The commanding Marine general in one of Afghanistan's hardest-fought regions said Friday he is seeing big improvements in the vetting of Afghan recruits to the country's security forces following attacks by Afghan soldiers on their NATO partners.
Maj. Gen. C. Mark Gurganus told reporters at Camp Pendleton in a teleconference call from Afghanistan that he believes Afghan forces will take the lead in securing Helmand Province by this fall — faster than expected.
Gurganus said Helmand's provincial chief of police told him May 19 that he has imposed new policies including enforcing an age limit of 18 for police recruits, barring police from bringing guests into their posts, and strictly holding commanders responsible for their officers' actions.
Gurganus, who took over command of the U.S. Marines in Helmand Province in March, said soldiers who go on extended leave or travel to Pakistan are being rescreened.
"They are watching these guys a little more carefully," Gurganus said. "They are taking some steps that are really huge in terms of their culture.
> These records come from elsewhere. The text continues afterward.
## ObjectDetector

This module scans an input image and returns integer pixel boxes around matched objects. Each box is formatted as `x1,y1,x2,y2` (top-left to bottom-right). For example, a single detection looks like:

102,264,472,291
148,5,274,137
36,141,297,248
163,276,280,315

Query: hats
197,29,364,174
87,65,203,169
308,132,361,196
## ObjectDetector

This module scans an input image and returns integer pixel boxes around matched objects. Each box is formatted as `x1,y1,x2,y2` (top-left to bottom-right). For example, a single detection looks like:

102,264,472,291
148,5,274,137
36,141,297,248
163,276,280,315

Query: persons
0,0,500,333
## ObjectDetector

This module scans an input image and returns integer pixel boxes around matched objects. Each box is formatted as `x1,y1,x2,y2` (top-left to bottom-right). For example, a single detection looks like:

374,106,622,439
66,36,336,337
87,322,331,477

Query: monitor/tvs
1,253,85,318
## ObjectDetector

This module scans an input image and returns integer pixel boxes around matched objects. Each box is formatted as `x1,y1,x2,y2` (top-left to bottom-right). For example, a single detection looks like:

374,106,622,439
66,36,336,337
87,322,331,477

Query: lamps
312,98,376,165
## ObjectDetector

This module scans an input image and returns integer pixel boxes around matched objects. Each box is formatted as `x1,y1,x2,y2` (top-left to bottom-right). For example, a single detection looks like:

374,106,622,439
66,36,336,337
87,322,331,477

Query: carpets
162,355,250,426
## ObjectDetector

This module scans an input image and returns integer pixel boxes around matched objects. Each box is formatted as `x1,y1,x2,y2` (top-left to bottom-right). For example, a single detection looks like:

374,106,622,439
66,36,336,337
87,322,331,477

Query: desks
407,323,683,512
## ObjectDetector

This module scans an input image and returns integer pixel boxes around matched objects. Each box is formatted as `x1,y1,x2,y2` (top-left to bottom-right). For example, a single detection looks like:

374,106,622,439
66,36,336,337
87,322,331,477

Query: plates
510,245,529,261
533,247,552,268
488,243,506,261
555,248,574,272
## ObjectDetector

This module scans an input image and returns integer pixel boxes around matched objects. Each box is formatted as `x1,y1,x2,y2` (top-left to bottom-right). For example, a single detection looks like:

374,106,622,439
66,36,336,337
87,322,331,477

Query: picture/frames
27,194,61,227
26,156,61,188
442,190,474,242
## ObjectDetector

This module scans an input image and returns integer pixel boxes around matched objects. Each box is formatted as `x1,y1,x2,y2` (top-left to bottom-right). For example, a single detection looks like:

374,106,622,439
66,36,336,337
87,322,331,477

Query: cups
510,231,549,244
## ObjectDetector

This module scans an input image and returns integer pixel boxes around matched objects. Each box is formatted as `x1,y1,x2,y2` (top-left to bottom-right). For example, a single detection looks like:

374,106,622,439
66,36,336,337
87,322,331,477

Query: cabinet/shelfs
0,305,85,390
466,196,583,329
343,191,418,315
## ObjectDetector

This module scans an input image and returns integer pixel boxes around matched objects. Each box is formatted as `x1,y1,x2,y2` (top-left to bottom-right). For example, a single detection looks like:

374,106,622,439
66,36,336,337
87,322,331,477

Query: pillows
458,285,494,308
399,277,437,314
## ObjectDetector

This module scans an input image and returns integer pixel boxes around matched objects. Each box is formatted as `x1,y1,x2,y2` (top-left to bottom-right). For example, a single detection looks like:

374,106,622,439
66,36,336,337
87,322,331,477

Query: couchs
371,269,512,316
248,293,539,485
They've really taken this to heart."
There have been about 20 deadly attacks by Afghans in uniform on their NATO partners this year, including one May 6 that left one Marine dead and another wounded. The shooting, in which the Afghan soldier was killed in return fire by coalition troops, marked the second recent killing of a U.S. Marine in Helmand by an Afghan soldier. The coalition does not report attacks in which an Afghan security force member wounds or misses his U.S. or allied target.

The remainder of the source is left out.